::: DATA TO EXAMINE :::

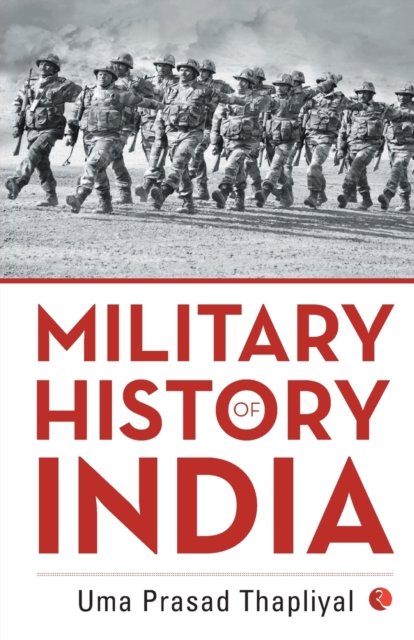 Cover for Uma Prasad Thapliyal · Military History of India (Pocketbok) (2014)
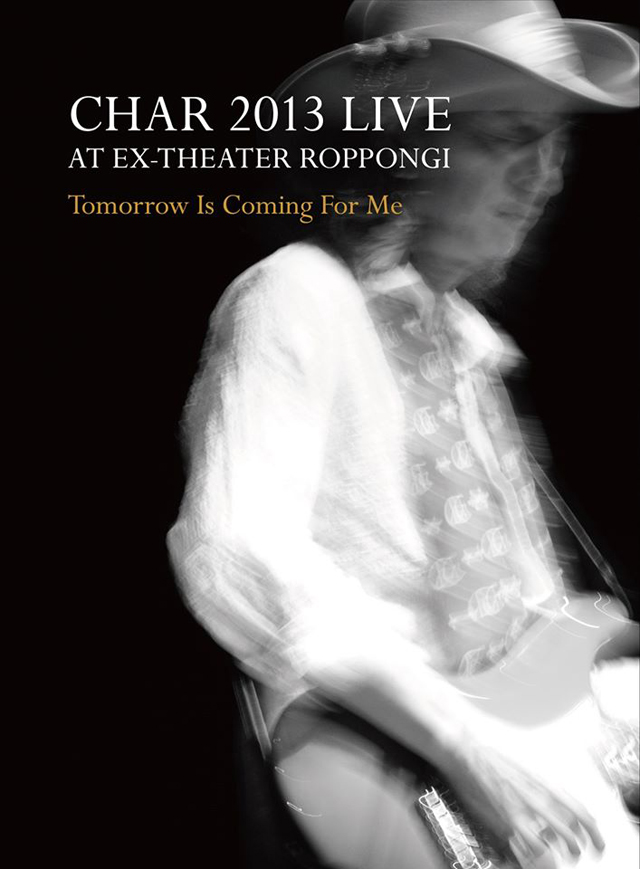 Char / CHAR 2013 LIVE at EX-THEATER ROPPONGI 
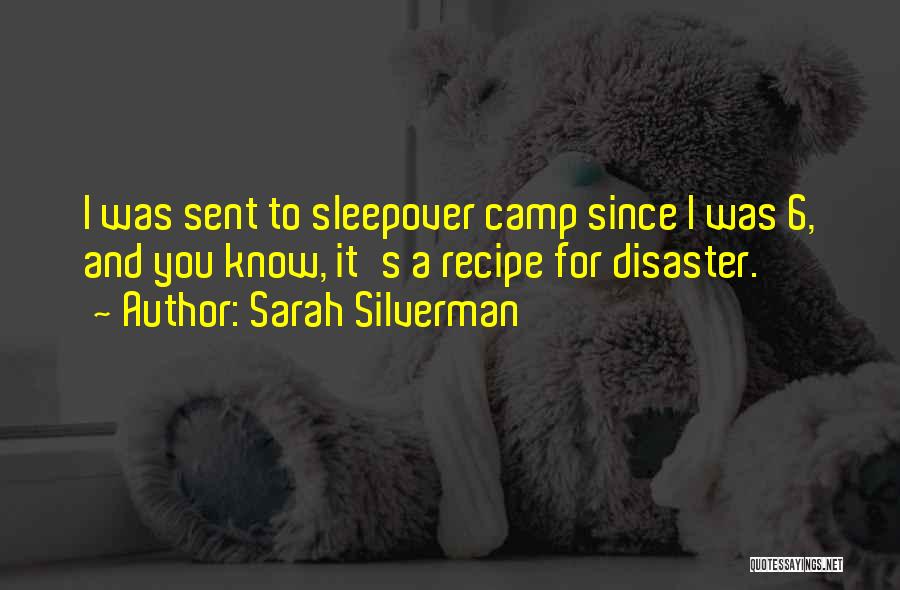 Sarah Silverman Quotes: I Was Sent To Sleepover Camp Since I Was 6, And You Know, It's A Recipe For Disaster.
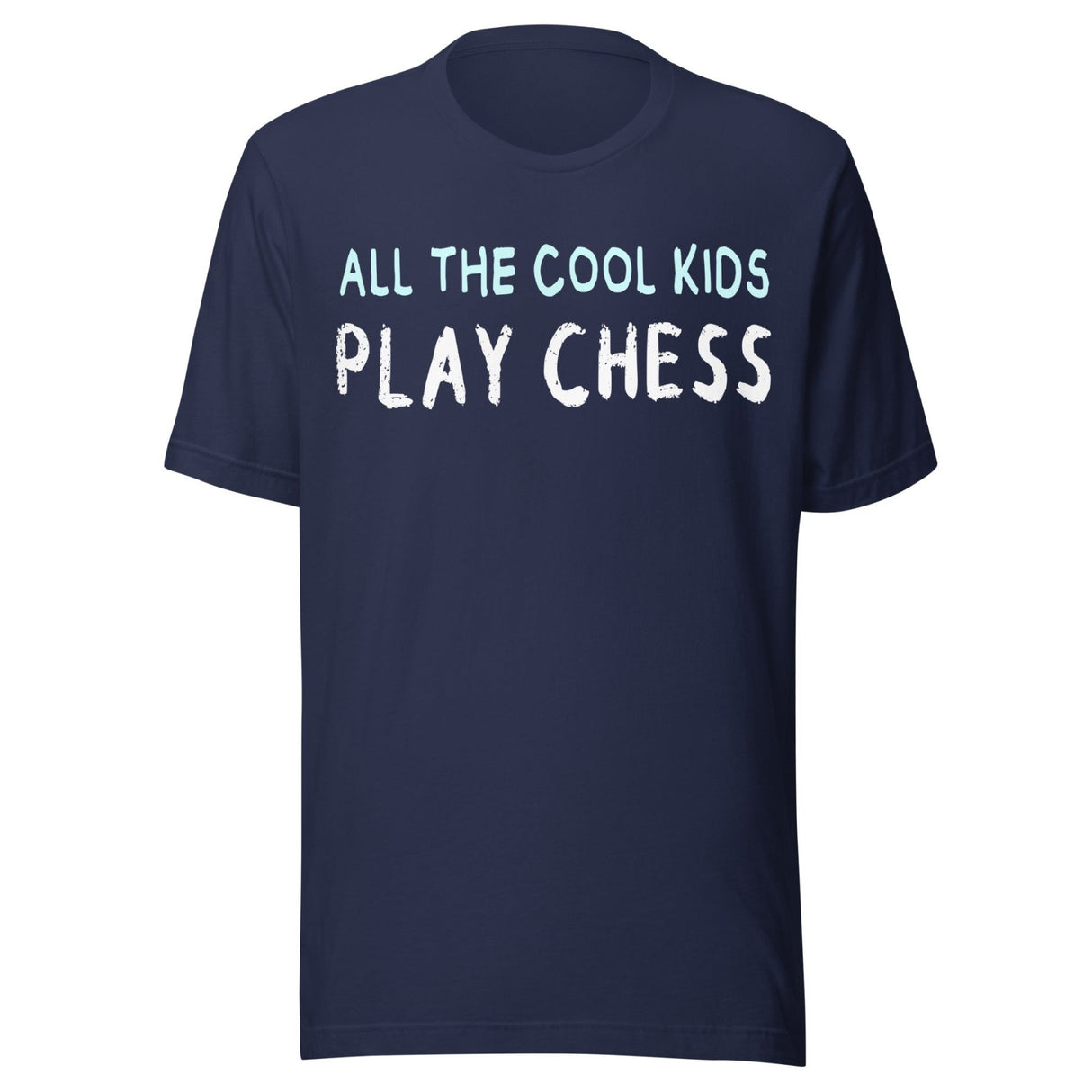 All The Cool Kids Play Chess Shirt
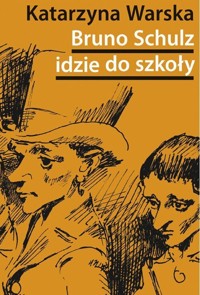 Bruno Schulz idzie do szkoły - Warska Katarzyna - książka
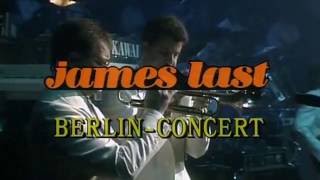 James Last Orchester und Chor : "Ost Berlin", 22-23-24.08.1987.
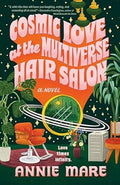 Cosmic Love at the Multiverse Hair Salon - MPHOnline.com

:::

◆ ABOUT THIS EXERCISE ◆
Reproduce each line of the material above word for word, leaving out the pictures.

◆ RESULT BELOW ◆
 Cover for Uma Prasad Thapliyal · Military History of India (Pocketbok) (2014)
 Char / CHAR 2013 LIVE at EX-THEATER ROPPONGI 
 Sarah Silverman Quotes: I Was Sent To Sleepover Camp Since I Was 6, And You Know, It's A Recipe For Disaster.
 All The Cool Kids Play Chess Shirt
 Bruno Schulz idzie do szkoły - Warska Katarzyna - książka
 James Last Orchester und Chor : "Ost Berlin", 22-23-24.08.1987.
 Cosmic Love at the Multiverse Hair Salon - MPHOnline.com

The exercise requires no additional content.